The Estate of Teddy Wang: Nina Kung v Wang Din Shin (2005) 8 HKCFAR 387 – Will Forgery

Teddy Wang, the founder of Chinachem Group, was kidnapped in 1990. As his body was never found, the Court declared Teddy legally dead in 1999. An 8-year probate battle between Teddy’s wife, Nina Wang and his father, Mr Wang, then ensued.

At the centre of the dispute stood two conflicting wills: (1) a will executed by Teddy in 1968, which named Mr Wang as the sole beneficiary of Teddy’s estate; and (2) a will executed by Teddy in 1990, which named Nina Wang as the sole beneficiary. Mr Wang claimed the latter will was forged.
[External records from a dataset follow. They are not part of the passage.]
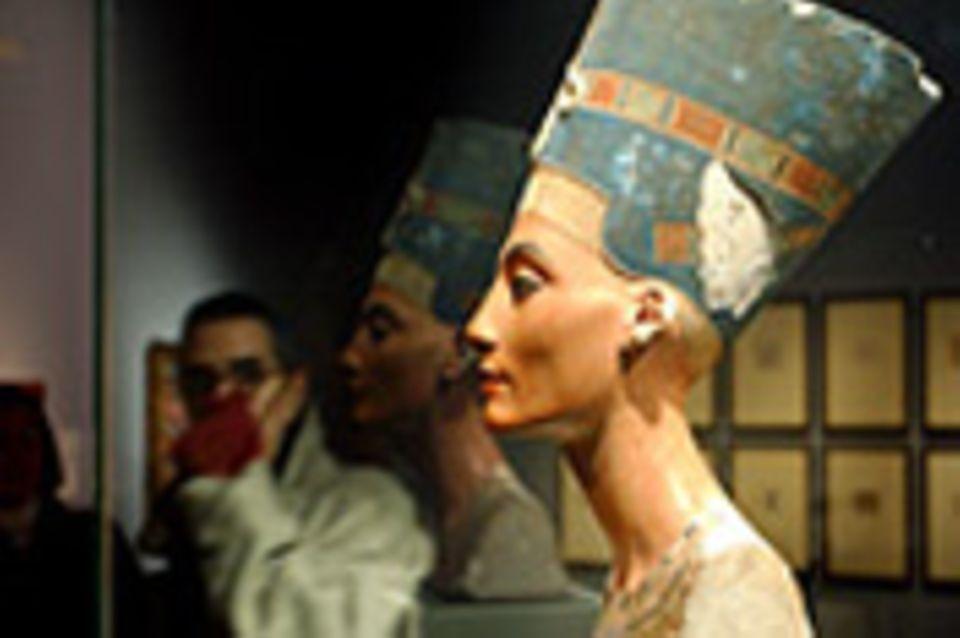 Altes Ägypten: Nofretete: Wer war die geheimnisvolle Schöne?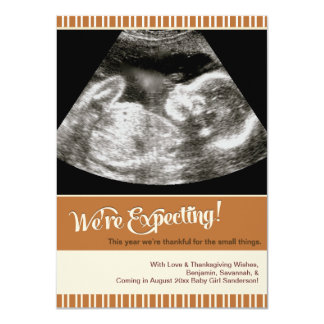 Thanksgiving Ultrasound Pregnancy Announcement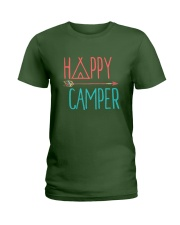 LIMITED TIME OFFER Ladies T-Shirt thumbnail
The Court’s determination of the question of whether the 1990 will was forged would determine who stood to inherit the multi-billion-dollar fortunes of Teddy Wang.

After a 171-day trial, the trial judge found that the 1990 will was forged. On appeal, the Court of Appeal upheld the lower court’s judgment. Shortly after the Court of Appeal’s decision, Nina Wang was charged with forgery.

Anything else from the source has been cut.